As the dust clears after the collapse of Silicon Valley Bank (SVB), things are starting to look more and more suspicious to even the most sympathetic eyes. In late 2021 and early 2022, executives earned almost $27 million through open market stock sales, at a time when management may have known that the company’s financial condition was increasingly risky. This number does not include the $3.6 million in stock CEO Greg Becker sold days before the bank’s failure.
New evidence, first reported by independent analyst Michael Puangmalai, points to SVB executives and board members potentially being aware of the company’s problems but delaying action to ensure maximum bonus payments. In the winter of 2021-22, CEO Becker sold nearly $8.7 million worth of shares on the open market. The former Chief Risk Officer (CRO) Laura Izurieta, the person potentially most familiar with Silicon Valley Bank’s prospective issues, sold over $4 million worth–leaving the company shortly after.
Puangmalai’s discovery could shine a light on executive decisions during the build-up to the company’s collapse. “Simply put,” he concludes, “a case can be made (that) SVB’s management, and Board parlayed incompetence into an alleged cover-up with prosecutorial consequences.”
The narrative hinges on the company’s transition to a Category IV bank and the bank’s incentive structure. Unlike hurricanes, bank categories count down. SVB wasn’t big enough to be subject to the same regulation as a giant like JP Morgan (Category I). Still, when it passed the $100 billion assets barrier, executives found themselves under greater regulatory scrutiny than it did a month before. That’s exactly what happened in late June 2021.
One of these new rules involved banks’ roles and responsibilities–that is, who oversees what. Previously, the Chief Risk Officer, the person responsible for monitoring the issues that eventually brought down the bank, reported through the Finance Committee. For Category IV banks, that responsibility is overseen by the Risk Committee, which consists of all of the company’s key decision-makers, including the CEO.
“This shift in oversight could potentially explain why Laura Izurieta vacated the Chief Risk Officer role in 2022.” Puangmalai concluded. “Either she or the Board or both wanted no part in the oversight responsibilities.” Izurieta stepped down in April 2022, her replacement was not hired until January 2023.
In the meantime, the Risk Committee’s charter was changed. Words like “ensuring” transformed into “assessing,”–potentially weakening its mandate. They started meeting more. 18 times compared to 7 the year before. “It means,” a lawyer specializing in shareholder lawsuits said, “perhaps management was hiding something or didn’t want to disclose something, or had disagreements over the risks it was taking.”

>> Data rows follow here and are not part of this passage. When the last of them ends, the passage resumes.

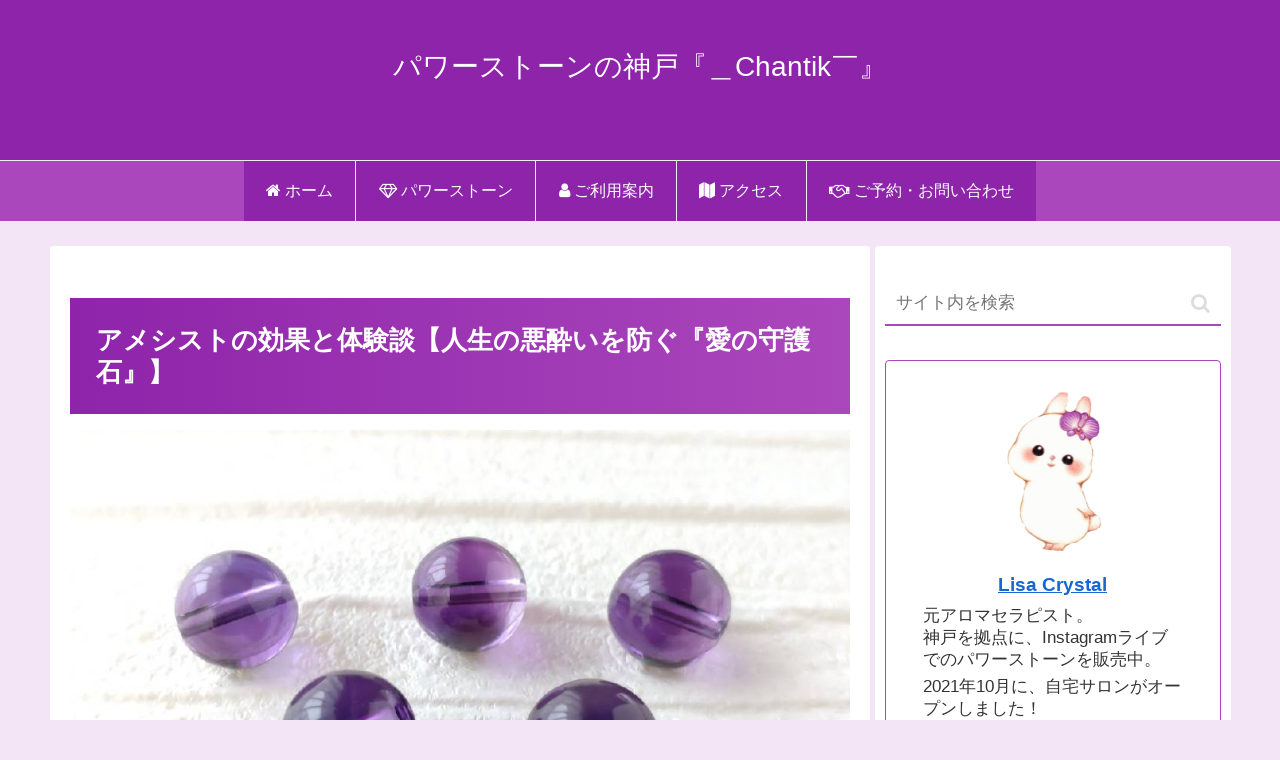

--- FILE ---
content_type: text/html; charset=utf-8
request_url: https://www.google.com/recaptcha/api2/aframe
body_size: 267
content:
<!DOCTYPE HTML><html><head><meta http-equiv="content-type" content="text/html; charset=UTF-8"></head><body><script nonce="oU1pfqunBzzrq-8uXY_Ifw">/** Anti-fraud and anti-abuse applications only. See google.com/recaptcha */ try{var clients={'sodar':'https://pagead2.googlesyndication.com/pagead/sodar?'};window.addEventListener("message",function(a){try{if(a.source===window.parent){var b=JSON.parse(a.data);var c=clients[b['id']];if(c){var d=document.createElement('img');d.src=c+b['params']+'&rc='+(localStorage.getItem("rc::a")?sessionStorage.getItem("rc::b"):"");window.document.body.appendChild(d);sessionStorage.setItem("rc::e",parseInt(sessionStorage.getItem("rc::e")||0)+1);localStorage.setItem("rc::h",'1769795803826');}}}catch(b){}});window.parent.postMessage("_grecaptcha_ready", "*");}catch(b){}</script></body></html>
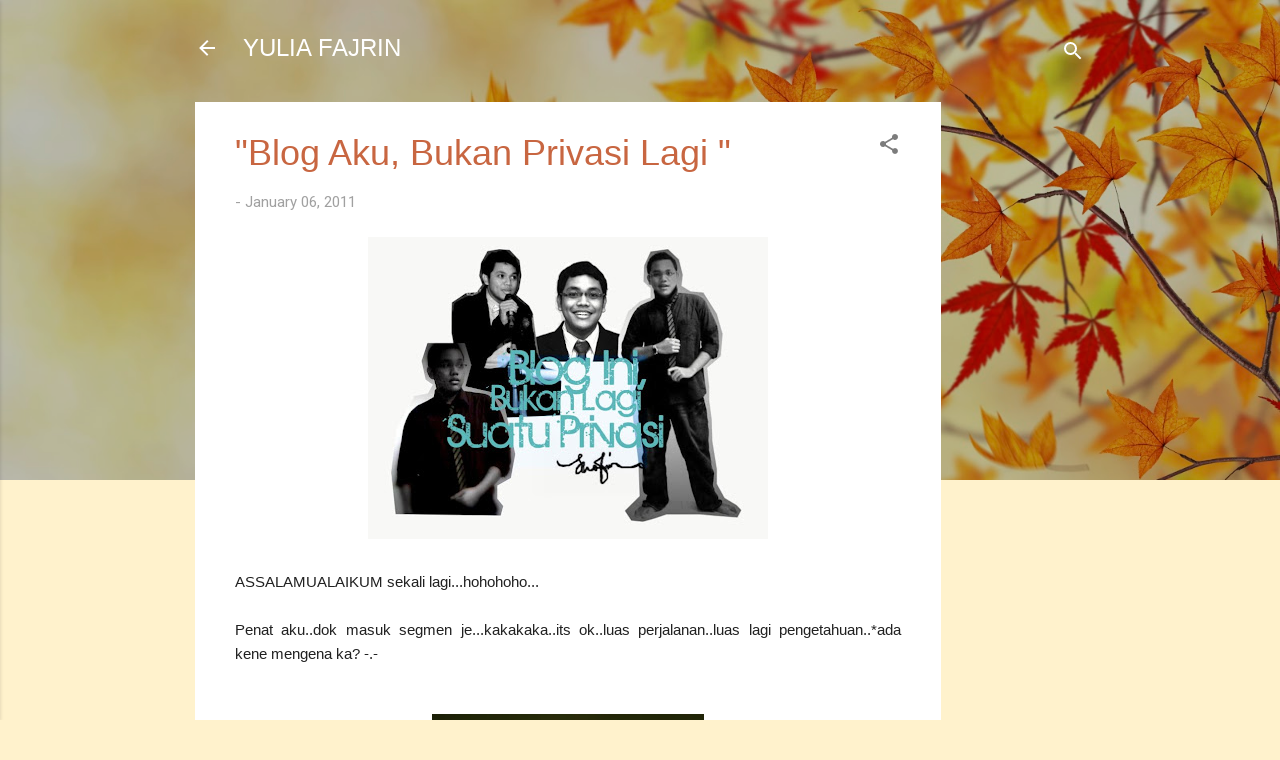

--- FILE ---
content_type: text/html; charset=utf-8
request_url: https://www.google.com/recaptcha/api2/aframe
body_size: 268
content:
<!DOCTYPE HTML><html><head><meta http-equiv="content-type" content="text/html; charset=UTF-8"></head><body><script nonce="MHxbywXWjrEZyM9kSM6wug">/** Anti-fraud and anti-abuse applications only. See google.com/recaptcha */ try{var clients={'sodar':'https://pagead2.googlesyndication.com/pagead/sodar?'};window.addEventListener("message",function(a){try{if(a.source===window.parent){var b=JSON.parse(a.data);var c=clients[b['id']];if(c){var d=document.createElement('img');d.src=c+b['params']+'&rc='+(localStorage.getItem("rc::a")?sessionStorage.getItem("rc::b"):"");window.document.body.appendChild(d);sessionStorage.setItem("rc::e",parseInt(sessionStorage.getItem("rc::e")||0)+1);localStorage.setItem("rc::h",'1762810514840');}}}catch(b){}});window.parent.postMessage("_grecaptcha_ready", "*");}catch(b){}</script></body></html>

--- FILE ---
content_type: text/plain
request_url: https://www.google-analytics.com/j/collect?v=1&_v=j102&a=929781445&t=pageview&_s=1&dl=https%3A%2F%2Fwww.yuliafajrin.com%2F2011%2F01%2Fblog-aku-bukan-privasi-lagi.html&ul=en-us%40posix&dt=%22Blog%20Aku%2C%20Bukan%20Privasi%20Lagi%20%22&sr=1280x720&vp=1280x720&_u=IEBAAEABAAAAACAAI~&jid=1865249242&gjid=1726726013&cid=1753545574.1762810512&tid=UA-118298029-1&_gid=1031708648.1762810512&_r=1&_slc=1&z=759158204
body_size: -451
content:
2,cG-NRSQZ2YS3V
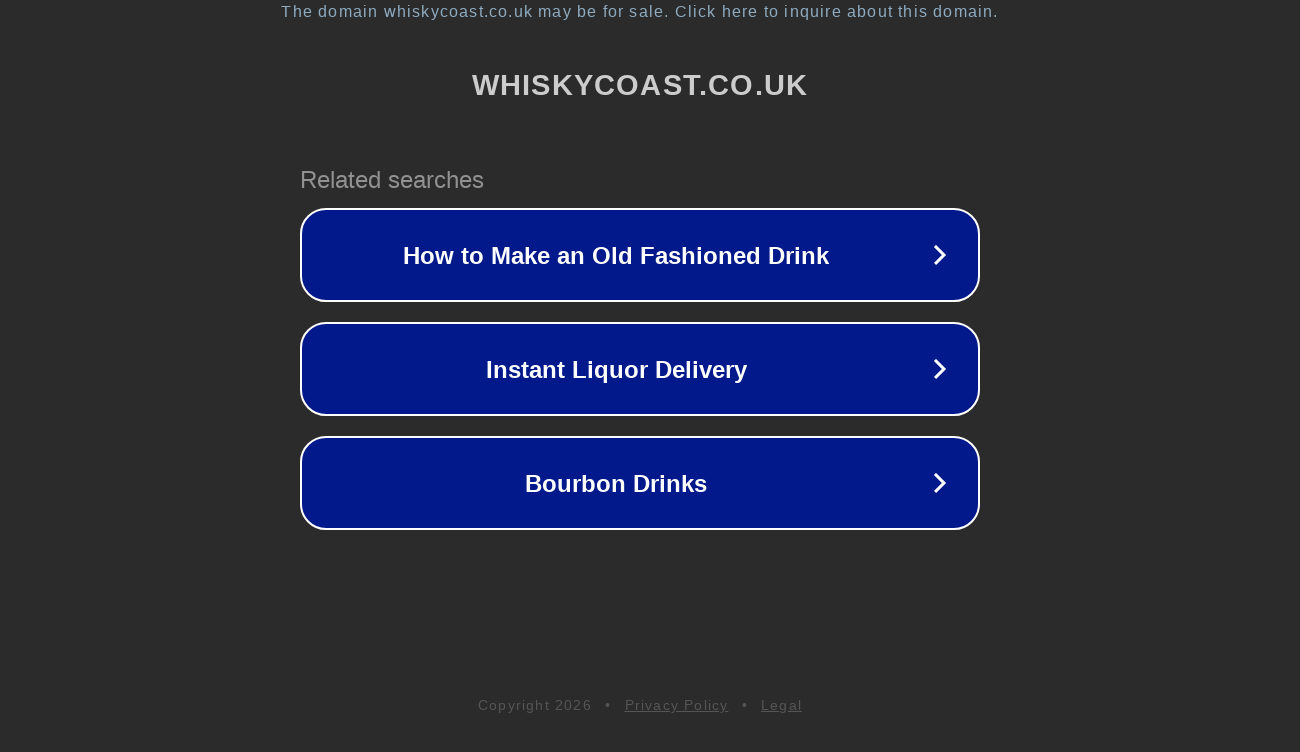

--- FILE ---
content_type: text/html; charset=utf-8
request_url: http://www.whiskycoast.co.uk/
body_size: 1062
content:
<!doctype html>
<html data-adblockkey="MFwwDQYJKoZIhvcNAQEBBQADSwAwSAJBANDrp2lz7AOmADaN8tA50LsWcjLFyQFcb/P2Txc58oYOeILb3vBw7J6f4pamkAQVSQuqYsKx3YzdUHCvbVZvFUsCAwEAAQ==_hNB0gho6/9eu52Ne0t5znN2sDbd6PHixZ3HQRGqJmG1vM+b8Fo22lPvHH+RrN5tYq+pIlGBih6NhLyWQ/N3Glw==" lang="en" style="background: #2B2B2B;">
<head>
    <meta charset="utf-8">
    <meta name="viewport" content="width=device-width, initial-scale=1">
    <link rel="icon" href="[data-uri]">
    <link rel="preconnect" href="https://www.google.com" crossorigin>
</head>
<body>
<div id="target" style="opacity: 0"></div>
<script>window.park = "[base64]";</script>
<script src="/bbeZntGzx.js"></script>
</body>
</html>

Silicon Valley Bank’s risk issues were known by at least 2020 when an internal committee recommended that the company rebalance away from long-term bonds and into more short-term assets to offset the risk of rising interest rates. “But it would have a cost,” Bloomberg reported, “an estimated $18 million reduction in earnings, with a $36 million hit going forward from there.”
This may seem like a minor quirk, but under the Category 4 rules, starting in the summer of 2021, CEO Greg Becker was obligated to know about this risk. He seemed to have ignored the warning, doubling down on the strategy, boosting 2021’s profits by 51%.
Part of the motivation could have been that management’s performance bonuses were tied directly to the firm’s profitability. “With this in mind,” Puangmalai argues, “a case could be made management was aware of the balance sheet issues in 2021, but hard decisions to address them were held off/delayed to ensure these one-time…awards as well as other awards vested at max payout.”
In 2023, management finally came clean about the company’s issues, but not until another year of bonus payments was certified. A bank run followed, and the Federal Government stepped in and guaranteed $150 billion worth of uninsured deposits.
There could be a reasonable explanation for all this: a Chief Risk Officer leaving without a replacement, the open market stock sales when there may have been a disagreement around risk, editing charter language, possibly postponing action until bonuses were paid, etc. Executives could have truly believed that the bank was on sound footing, but the situation raises serious questions about what SVB’s highest executives knew about the firm’s exposure to rising interest rates and their personal actions. We won’t truly know unless it’s investigated.
To that end, Senators Elizabeth Warren and Richard Blumenthal called on the Department of Justice and the Securities and Exchange Commission to conduct an independent investigation of the bank’s failure. “One of the enduring failures in the aftermath of the 2008 financial crisis was the inability or unwillingness of DOJ and bank regulators to hold bank executives accountable for behavior that destroyed millions of lives and cost trillions of dollars of wealth,” the Senators wrote. “The nation’s bank regulators cannot make the same mistake twice.”